**** Text section

7

I have an apache/nginx/whatever web server which logs client IP addresses to the access logs. Now these log files are rotated via logrotate.

I want to keep the IP addresses for some days, then after 7 days, I want to remove the IPs from the log files for privacy reasons (mostly dictated by German law).

Using mod_removeip or something like that doesn't work because I need to filter some requests based on their IP addresses.

Is there any 'standard' way to do it? Maybe even with logrotate?

EDIT

I just found this script but it depends on the ability to pipe all logging through the script in real-time. I'm not really sure about the performance implication of this approach.

Also, this only works for the 'front-end' server logs, not the application server logs.

Dave M
  • 4,494
  • 21
  • 30
  • 30
Michael Siebert
  • 213
  • 2
  • 7

3 Answers3

2

PCRE! (Perl-Compatible Regular Expression)

s/\b(1?[0-9]{1,2}|2[0-4][0-9]|25[0-5])\.(1?[0-9]{1,2}|2[0-4][0-9]|25[0-5])\.(1?[0-9]{1,2}|2[0-4][0-9]|25[0-5])\.(1?[0-9]{1,2}|2[0-4][0-9]|25[0-5])\b/REMOVED IP/g

Use that as a filter in a perl script or any other suitable language (quite a few use PCRE or some other close-enough regex language that will work) to rewrite your log files at 7 days.

********

Problems to work on:
(1) How would you put this sentence from the thread on stripping IP addresses from web server logs into German: "Using mod_removeip or something like that doesn't work because I need to filter some requests based on their IP addresses."?
(2) Could you carry on the thread about stripping IP addresses from web server logs from the point where it stops?
The data after this point comes from a different source.

**** Supplied material

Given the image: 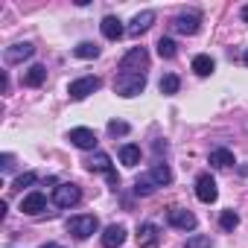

********

Expected answers:
(1) Die Verwendung von mod_removeip oder etwas Ähnlichem funktioniert nicht, weil ich einige Anfragen anhand ihrer IP-Adressen filtern muss.

(2)
$ cat > file_with_ip
some text from 192.168.1.1
^D
$ perl -p -i -e 's/\b(1?[0-9]{1,2}|2[0-4][0-9]|25[0-5])\.(1?[0-9]{1,2}|2[0-4][0-9]|25[0-5])\.(1?[0-9]{1,2}|2[0-4][0-9]|25[0-5])\.(1?[0-9]{1,2}|2[0-4][0-9]|25[0-5])\b/REMOVED IP/g' file_with_ip
$ cat file_with_ip
some text from REMOVED IP
Jeff Ferland
  • 20,239
  • 2
  • 61
  • 85
1

On Ubuntu > 12.04 / apache 2.4, with default config you could use something like this:

for file in `find /var/log/apache2 -type f -name ".*gz"  ! -name "*.ano.*" -mtime +7`
do
    datestamp=`date +"%Y%m%d%H%M%s"`
    # echo Process $file
    zcat $file |sed -E "s/([0-9]{1,3}\.[0-9]{1,3})\.[0-9]{1,3}\.[0-9]{1,3}/\1.0.0/"|gzip > ${file%.*}.ano.${datestamp}.gz 
    # rm -f $file # Only call this if you are sure that the command before succeeds, otherwise you will lose data.
done

This creates a copy of all *.gz files older then 7 days and replaces the last two bytes of all IPs 0.0 in the copied version with ano suffix added.

If you don't use compression or different compression like bz2 you have to change the commands accordingly, e.g. zcat -> bzcat.

Finally you can call this routine via cron once per day/week.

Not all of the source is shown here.